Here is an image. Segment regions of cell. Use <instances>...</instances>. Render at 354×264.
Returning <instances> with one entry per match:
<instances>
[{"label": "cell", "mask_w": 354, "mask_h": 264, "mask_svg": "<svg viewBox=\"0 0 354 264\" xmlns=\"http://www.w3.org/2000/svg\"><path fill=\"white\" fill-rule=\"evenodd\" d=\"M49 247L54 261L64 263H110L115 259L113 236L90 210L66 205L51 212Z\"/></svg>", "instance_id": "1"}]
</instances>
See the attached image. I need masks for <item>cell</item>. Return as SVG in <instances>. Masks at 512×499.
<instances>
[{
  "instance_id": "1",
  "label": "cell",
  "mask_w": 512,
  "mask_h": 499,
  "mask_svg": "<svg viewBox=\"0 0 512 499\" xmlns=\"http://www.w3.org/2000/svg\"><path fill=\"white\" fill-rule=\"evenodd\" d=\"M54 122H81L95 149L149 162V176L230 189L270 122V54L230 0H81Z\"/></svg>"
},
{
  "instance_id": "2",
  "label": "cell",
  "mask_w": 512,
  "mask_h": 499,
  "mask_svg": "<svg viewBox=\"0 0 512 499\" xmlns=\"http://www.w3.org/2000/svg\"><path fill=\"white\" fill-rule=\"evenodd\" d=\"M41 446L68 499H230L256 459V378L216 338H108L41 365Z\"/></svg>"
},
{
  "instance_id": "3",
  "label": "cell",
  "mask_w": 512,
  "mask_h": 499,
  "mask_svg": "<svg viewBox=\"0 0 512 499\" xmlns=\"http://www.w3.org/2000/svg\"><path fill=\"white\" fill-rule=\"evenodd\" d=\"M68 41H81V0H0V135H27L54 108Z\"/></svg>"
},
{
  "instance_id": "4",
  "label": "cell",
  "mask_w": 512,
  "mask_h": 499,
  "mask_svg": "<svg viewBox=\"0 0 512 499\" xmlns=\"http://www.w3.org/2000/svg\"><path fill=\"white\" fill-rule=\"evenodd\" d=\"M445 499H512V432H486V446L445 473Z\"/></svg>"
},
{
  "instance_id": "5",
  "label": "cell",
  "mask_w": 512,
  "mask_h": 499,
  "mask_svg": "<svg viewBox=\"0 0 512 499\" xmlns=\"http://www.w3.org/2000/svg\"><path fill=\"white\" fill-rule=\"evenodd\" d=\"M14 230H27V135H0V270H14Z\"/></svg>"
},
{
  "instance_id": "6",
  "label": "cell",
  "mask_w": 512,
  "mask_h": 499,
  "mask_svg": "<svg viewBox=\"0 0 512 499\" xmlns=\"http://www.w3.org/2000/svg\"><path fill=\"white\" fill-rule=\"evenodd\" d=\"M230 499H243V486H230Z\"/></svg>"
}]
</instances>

==============================

## CONSIGNE
Recopiez à l'identique l'ensemble des lignes des données ci-dessus.

## RÉSULTAT OBTENU
Here is an image. Segment regions of cell. Use <instances>...</instances>. Render at 354×264.
Returning <instances> with one entry per match:
<instances>
[{"label": "cell", "mask_w": 354, "mask_h": 264, "mask_svg": "<svg viewBox=\"0 0 354 264\" xmlns=\"http://www.w3.org/2000/svg\"><path fill=\"white\" fill-rule=\"evenodd\" d=\"M49 247L54 261L64 263H110L115 259L113 236L90 210L66 205L51 212Z\"/></svg>", "instance_id": "1"}]
</instances>
See the attached image. I need masks for <item>cell</item>. Return as SVG in <instances>. Masks at 512×499.
<instances>
[{
  "instance_id": "1",
  "label": "cell",
  "mask_w": 512,
  "mask_h": 499,
  "mask_svg": "<svg viewBox=\"0 0 512 499\" xmlns=\"http://www.w3.org/2000/svg\"><path fill=\"white\" fill-rule=\"evenodd\" d=\"M54 122H81L95 149L149 162V176L230 189L270 122V54L230 0H81Z\"/></svg>"
},
{
  "instance_id": "2",
  "label": "cell",
  "mask_w": 512,
  "mask_h": 499,
  "mask_svg": "<svg viewBox=\"0 0 512 499\" xmlns=\"http://www.w3.org/2000/svg\"><path fill=\"white\" fill-rule=\"evenodd\" d=\"M41 446L68 499H230L256 459V378L216 338H108L41 365Z\"/></svg>"
},
{
  "instance_id": "3",
  "label": "cell",
  "mask_w": 512,
  "mask_h": 499,
  "mask_svg": "<svg viewBox=\"0 0 512 499\" xmlns=\"http://www.w3.org/2000/svg\"><path fill=\"white\" fill-rule=\"evenodd\" d=\"M68 41H81V0H0V135H27L54 108Z\"/></svg>"
},
{
  "instance_id": "4",
  "label": "cell",
  "mask_w": 512,
  "mask_h": 499,
  "mask_svg": "<svg viewBox=\"0 0 512 499\" xmlns=\"http://www.w3.org/2000/svg\"><path fill=\"white\" fill-rule=\"evenodd\" d=\"M445 499H512V432H486V446L445 473Z\"/></svg>"
},
{
  "instance_id": "5",
  "label": "cell",
  "mask_w": 512,
  "mask_h": 499,
  "mask_svg": "<svg viewBox=\"0 0 512 499\" xmlns=\"http://www.w3.org/2000/svg\"><path fill=\"white\" fill-rule=\"evenodd\" d=\"M14 230H27V135H0V270H14Z\"/></svg>"
},
{
  "instance_id": "6",
  "label": "cell",
  "mask_w": 512,
  "mask_h": 499,
  "mask_svg": "<svg viewBox=\"0 0 512 499\" xmlns=\"http://www.w3.org/2000/svg\"><path fill=\"white\" fill-rule=\"evenodd\" d=\"M230 499H243V486H230Z\"/></svg>"
}]
</instances>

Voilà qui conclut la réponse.